For many, the tomato from Limache, which is known as limachino tomato, reminds them of their childhood and the flavors of the countryside. This product used to be present on the Chilean tables more than three decades ago and its flavor is completely different than the flavor of the ordinary tomato that currently leads the market. Over time the limachino tomato disappeared from the market due to its short post harvest life, but consumers always remembered it. Now, this tomato is back in the metropolitan region thanks to Cencosud, which has a pilot agreement with producers from Lima so that they place this product in some Jumbo supermarkets in the capital. The product can be found in the Jumbo Kennedy, Costanera, La Dehesa, Los Dominicos, and Portal La Reina supermarkets.
The arrival of the limachino tomato to this supermarket chain was achieved thanks to the INIA and the Federico Santa Maria University, which worked together to open this marketing channel so that this product could access new markets outside the Limache basin. This was possible through the signing of the pilot agreement between Cencosud and the producers, who arrived at the Jumbo La Reina store to present their tomatoes accompanied by the mayor of Limache, Daniel Morales, and representatives of INIA and Indap.
The first limachino tomatoes of this season are available for sale in Jumbo Kennedy, Costanera, La Dehesa, Los Dominicos, and Portal La Reina. The product arrived to the supermarket shelves in December 2017 and so far, the results have been more than satisfactory, as more than 90% of the available stock has been sold. This implies a new opportunity for the producers of Limache and Olmué, be they users of the Indap or members of the Limachino Tomato Technology Transfer Group coordinated by INIA in the area.
Producers, Cencosud, and guests at the ceremony where the product was presented.
Juan Pablo Martinez, a researcher at the INIA La Cruz Regional Research Center, which is located in the region of Valparaiso, was in charge of the territorial, healthy, and sensory valorization of the Limachino Tomato for Peasant Family Farming in the province of Marga Marga project, which ended in the year 2017. Martinez highlighted that the limachino tomato was being marketed outside the region of Valparaiso region and stated that the INIA and the UFSM were working on a brand and to achieve the denomination of origin for this product. "I am very happy for the producers who have worked hard to see this dream come true. This is a pilot of the business model. The Federico Santa Maria University is in charge of it. We never thought about placing the tomatoes in the supermarkets. Our goal was to rescue the tomato for the Limache area. The INIA and the University are creating a brand for this tomato and they are working to achieve a denomination of origin, which would be an added value for this product. There are two milestones to reach: the territorial seal, either with a geographical indication or denomination of origin, and making the limachino tomato last a little longer because it breathes a lot, produces a lot of ethylene, and ripens quickly. Otherwise, it will disappear again," the researcher said.
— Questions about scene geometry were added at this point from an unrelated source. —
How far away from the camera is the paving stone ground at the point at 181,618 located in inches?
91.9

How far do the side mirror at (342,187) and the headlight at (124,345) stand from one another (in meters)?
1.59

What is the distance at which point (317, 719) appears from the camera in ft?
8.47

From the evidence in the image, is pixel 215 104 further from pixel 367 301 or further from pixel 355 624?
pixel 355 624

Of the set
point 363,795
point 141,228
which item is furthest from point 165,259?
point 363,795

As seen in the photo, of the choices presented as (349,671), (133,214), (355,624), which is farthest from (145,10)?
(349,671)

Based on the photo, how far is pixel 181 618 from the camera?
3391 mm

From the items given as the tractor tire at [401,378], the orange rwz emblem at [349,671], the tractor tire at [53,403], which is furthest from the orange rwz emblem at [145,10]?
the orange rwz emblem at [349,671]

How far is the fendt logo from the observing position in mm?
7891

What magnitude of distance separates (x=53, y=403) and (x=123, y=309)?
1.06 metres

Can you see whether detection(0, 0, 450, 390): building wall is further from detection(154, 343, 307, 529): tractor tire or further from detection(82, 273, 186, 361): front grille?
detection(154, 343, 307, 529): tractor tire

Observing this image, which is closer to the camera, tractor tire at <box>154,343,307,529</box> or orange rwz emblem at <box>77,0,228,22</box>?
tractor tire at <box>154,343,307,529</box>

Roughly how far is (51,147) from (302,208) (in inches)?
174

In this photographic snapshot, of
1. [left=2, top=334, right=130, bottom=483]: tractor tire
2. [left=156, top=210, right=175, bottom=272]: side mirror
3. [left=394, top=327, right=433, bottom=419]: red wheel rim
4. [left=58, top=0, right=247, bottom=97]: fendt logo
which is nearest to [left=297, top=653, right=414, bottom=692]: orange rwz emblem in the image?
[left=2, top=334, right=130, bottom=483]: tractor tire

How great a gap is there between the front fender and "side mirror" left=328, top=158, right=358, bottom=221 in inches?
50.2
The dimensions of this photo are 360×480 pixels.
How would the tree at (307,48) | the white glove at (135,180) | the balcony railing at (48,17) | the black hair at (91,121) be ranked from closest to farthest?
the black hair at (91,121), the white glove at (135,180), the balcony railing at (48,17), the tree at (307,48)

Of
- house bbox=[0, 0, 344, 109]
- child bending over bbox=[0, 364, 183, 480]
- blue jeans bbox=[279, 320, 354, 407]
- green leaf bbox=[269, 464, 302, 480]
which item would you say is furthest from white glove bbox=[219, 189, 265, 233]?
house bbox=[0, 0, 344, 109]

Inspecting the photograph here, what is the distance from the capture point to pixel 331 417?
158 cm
Carolina Contardo, the Product Manager of the Cencosud's Fruits and Vegetables Commercial Area, said the company was very glad to reposition the limachino tomato in the place it lost for many years. "This agreement fills us with pride. We at Cencosud, want to give our customers a buying experience and we believe that limachino tomato is a great option to achieve this. We contacted the INIA so as to have a link with the producers, and the reception was very good from the beginning. The tomato's smell compels the customers that walk by it to buy. This is the flavor that people remember eating in their childhood, a real field tomato," Carolina Contardo said.Maribel Sagredo and her husband Ernesto Hernandez produce Limachino Tomato in the sector of Quebrada Alvarado in Olmue.
Enrique Jorquera, a farmer from Limache that has always been dedicated to the countryside, appreciates this possibility of marketing this traditional tomato and of rescuing part of their traditions and culture. "I feel that, by being here, we are representing our ancestors who kept this seed alive and who we have to thank for having this product. For me, producing these tomatoes is a source of great pride. This tomato hadn't been sown for 40 years because the markets were not interested in it. This tomato's color, softness, and liquid are different. The tomatoes that last long don't have liquids. The limachino tomato has an intense flavor and smell. In addition, it doesn't resist a lot of chemicals so we have to grow it the old way," the farmer said.
This traditional product left the market about 40 years ago because of its low post-harvest lifespan and the introduction of other tomatoes that overcame this problem. A few years ago, INIA rescued the limachino tomato and it is now working with producers in the basin through its Limachino tomato GTT to define quality parameters and improve its handling and transport conditions so that it arrives in good conditions to its destination. In turn, the UFSM led the business plan of the Limachino Tomato, in which producers and the INIA participated actively in the Territorial, healthy and sensory valorization of the Limachino Tomato for Peasant Family Farming in the province of Marga Marga project, which was executed by INIA and financed by the Foundation for Agrarian Innovation (FIA).